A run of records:

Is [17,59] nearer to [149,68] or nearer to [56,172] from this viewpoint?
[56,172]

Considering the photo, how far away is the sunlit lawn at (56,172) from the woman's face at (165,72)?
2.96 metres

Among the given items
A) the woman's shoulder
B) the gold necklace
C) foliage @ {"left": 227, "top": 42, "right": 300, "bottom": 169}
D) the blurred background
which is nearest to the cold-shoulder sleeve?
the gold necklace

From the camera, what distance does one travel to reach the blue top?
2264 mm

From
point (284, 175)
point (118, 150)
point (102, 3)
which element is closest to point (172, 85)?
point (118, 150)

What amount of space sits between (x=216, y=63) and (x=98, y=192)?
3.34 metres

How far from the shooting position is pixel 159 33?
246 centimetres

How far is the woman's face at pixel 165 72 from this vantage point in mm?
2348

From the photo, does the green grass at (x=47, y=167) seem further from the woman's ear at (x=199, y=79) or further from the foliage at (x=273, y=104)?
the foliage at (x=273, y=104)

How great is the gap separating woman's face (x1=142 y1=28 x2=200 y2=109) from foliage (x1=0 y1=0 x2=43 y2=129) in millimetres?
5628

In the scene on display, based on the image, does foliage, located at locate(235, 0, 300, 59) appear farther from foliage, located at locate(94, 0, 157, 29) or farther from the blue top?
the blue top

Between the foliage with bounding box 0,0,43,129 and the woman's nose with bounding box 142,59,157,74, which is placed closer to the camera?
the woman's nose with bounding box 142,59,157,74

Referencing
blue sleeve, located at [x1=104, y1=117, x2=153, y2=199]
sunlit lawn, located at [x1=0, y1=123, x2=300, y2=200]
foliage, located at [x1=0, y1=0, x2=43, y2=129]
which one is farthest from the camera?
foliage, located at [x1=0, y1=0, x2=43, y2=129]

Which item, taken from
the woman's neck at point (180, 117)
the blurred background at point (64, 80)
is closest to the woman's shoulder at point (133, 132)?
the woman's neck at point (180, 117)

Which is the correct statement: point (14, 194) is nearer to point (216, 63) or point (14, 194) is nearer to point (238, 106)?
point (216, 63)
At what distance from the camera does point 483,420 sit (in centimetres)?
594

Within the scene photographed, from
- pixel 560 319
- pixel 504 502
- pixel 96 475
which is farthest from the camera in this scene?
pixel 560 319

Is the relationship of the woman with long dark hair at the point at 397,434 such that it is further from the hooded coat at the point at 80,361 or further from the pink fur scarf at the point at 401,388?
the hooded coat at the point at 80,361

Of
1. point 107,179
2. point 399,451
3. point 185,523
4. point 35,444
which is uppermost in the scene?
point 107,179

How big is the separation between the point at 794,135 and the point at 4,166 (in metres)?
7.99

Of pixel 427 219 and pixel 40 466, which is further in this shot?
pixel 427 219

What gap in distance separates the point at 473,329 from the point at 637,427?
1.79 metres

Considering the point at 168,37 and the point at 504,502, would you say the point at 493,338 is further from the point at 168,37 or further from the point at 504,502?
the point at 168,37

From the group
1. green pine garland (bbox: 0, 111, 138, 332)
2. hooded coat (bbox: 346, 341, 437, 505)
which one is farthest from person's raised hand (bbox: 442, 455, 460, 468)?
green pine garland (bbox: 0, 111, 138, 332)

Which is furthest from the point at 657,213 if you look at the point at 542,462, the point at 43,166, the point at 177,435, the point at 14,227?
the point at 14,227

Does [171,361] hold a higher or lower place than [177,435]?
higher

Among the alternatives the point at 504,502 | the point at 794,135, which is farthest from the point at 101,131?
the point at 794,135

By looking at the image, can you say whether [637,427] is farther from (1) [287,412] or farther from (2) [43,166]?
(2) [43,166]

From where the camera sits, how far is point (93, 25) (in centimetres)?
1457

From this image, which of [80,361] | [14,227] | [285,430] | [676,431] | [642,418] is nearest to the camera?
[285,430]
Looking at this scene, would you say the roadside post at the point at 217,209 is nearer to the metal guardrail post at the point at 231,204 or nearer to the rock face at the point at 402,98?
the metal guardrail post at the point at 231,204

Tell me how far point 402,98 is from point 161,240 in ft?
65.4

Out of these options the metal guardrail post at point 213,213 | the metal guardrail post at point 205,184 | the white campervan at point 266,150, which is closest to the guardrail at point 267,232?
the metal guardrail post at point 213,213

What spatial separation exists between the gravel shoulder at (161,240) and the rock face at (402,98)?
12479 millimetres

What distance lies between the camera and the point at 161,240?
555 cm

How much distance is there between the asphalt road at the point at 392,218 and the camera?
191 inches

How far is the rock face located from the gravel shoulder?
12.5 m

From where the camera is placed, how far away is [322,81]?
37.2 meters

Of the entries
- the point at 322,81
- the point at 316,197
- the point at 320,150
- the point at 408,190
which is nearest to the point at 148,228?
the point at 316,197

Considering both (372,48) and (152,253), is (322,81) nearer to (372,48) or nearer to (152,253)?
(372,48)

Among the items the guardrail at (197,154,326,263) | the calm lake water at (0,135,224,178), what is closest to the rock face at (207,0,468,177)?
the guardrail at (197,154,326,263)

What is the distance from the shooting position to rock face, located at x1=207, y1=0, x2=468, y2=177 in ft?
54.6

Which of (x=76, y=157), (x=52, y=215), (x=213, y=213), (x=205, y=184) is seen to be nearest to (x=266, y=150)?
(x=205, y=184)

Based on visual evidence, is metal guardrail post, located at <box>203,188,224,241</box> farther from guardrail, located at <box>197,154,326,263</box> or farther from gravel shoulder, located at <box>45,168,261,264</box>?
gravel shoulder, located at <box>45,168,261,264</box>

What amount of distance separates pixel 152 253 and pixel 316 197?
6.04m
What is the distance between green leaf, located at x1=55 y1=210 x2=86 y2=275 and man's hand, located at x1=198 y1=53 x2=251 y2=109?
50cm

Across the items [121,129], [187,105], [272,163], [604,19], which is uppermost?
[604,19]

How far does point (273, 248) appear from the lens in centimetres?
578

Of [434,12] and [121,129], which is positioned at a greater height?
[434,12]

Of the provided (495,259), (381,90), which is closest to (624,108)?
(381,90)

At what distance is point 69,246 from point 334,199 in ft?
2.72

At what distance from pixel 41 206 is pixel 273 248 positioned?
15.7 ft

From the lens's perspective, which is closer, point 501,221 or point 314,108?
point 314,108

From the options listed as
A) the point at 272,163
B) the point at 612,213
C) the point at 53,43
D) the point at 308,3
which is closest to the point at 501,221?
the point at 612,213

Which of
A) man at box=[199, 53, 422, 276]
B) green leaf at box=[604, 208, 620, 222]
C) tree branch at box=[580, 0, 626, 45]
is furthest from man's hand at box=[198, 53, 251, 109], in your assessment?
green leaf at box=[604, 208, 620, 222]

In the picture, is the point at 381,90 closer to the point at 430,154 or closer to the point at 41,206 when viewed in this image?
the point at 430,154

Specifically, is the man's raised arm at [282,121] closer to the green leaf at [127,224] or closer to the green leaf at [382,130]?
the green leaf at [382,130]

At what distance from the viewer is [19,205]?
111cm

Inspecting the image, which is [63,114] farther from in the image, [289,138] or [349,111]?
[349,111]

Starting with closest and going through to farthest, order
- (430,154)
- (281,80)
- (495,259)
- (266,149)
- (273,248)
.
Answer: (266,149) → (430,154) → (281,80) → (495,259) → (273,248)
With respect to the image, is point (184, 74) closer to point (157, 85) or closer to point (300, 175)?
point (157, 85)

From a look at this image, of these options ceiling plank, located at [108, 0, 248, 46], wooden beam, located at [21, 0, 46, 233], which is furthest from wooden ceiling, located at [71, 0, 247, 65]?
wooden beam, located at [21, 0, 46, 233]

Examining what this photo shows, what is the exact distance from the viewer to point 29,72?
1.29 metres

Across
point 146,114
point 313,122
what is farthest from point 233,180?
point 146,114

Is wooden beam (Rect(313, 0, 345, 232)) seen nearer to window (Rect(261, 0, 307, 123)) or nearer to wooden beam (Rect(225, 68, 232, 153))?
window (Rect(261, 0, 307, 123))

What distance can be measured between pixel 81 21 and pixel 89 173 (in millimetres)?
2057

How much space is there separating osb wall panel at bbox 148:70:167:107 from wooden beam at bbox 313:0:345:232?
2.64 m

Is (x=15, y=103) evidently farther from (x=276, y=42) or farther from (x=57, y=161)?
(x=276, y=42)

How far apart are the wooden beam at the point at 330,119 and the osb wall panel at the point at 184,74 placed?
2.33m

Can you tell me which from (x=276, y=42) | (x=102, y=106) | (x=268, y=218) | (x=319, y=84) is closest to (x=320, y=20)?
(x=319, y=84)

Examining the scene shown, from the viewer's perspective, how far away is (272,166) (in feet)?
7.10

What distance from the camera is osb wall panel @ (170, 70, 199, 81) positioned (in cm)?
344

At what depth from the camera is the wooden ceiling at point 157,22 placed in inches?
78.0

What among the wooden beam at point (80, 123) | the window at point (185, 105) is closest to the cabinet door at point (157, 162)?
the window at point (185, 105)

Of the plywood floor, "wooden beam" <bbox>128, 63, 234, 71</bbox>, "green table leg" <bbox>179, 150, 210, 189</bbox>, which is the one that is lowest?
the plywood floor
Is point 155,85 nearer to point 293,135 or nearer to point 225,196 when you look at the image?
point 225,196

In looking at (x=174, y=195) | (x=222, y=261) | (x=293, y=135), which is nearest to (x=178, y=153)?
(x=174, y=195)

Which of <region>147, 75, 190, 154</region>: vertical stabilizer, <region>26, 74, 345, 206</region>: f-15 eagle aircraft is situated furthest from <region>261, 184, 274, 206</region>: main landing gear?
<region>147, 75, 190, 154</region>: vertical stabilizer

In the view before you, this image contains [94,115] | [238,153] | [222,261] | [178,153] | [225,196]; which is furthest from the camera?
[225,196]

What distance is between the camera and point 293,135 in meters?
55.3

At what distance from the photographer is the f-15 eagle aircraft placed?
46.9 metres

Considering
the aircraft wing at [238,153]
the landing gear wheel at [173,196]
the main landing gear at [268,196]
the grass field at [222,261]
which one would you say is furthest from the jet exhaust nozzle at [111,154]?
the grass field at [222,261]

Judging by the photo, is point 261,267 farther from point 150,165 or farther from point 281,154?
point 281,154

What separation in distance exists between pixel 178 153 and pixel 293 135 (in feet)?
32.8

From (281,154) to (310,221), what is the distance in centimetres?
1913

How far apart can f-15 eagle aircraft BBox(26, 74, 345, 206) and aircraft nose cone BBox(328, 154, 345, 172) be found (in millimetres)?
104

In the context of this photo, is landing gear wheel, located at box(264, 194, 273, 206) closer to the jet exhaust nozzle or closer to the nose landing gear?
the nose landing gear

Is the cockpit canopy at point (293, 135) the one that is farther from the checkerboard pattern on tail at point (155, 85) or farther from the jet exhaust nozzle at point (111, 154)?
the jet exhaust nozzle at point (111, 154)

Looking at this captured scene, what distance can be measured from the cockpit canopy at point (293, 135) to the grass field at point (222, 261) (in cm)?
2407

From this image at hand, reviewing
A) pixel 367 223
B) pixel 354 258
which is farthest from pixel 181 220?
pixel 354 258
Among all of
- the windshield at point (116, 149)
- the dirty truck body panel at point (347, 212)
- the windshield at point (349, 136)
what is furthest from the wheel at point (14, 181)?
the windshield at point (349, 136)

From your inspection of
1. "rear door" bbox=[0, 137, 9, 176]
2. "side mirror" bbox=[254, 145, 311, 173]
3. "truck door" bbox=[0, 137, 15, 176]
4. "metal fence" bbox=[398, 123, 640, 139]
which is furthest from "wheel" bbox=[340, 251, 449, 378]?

Written instruction: Rewrite the stretch of rows from the start through the line containing "2.96 metres", replacing "sunlit lawn" with "green lawn" and keeping everything else unchanged. Give only those lines.

Solution for this exercise:
Is [17,59] nearer to [149,68] or nearer to [56,172] from this viewpoint?
[56,172]

Considering the photo, how far away is the green lawn at (56,172) from the woman's face at (165,72)?
2.96 metres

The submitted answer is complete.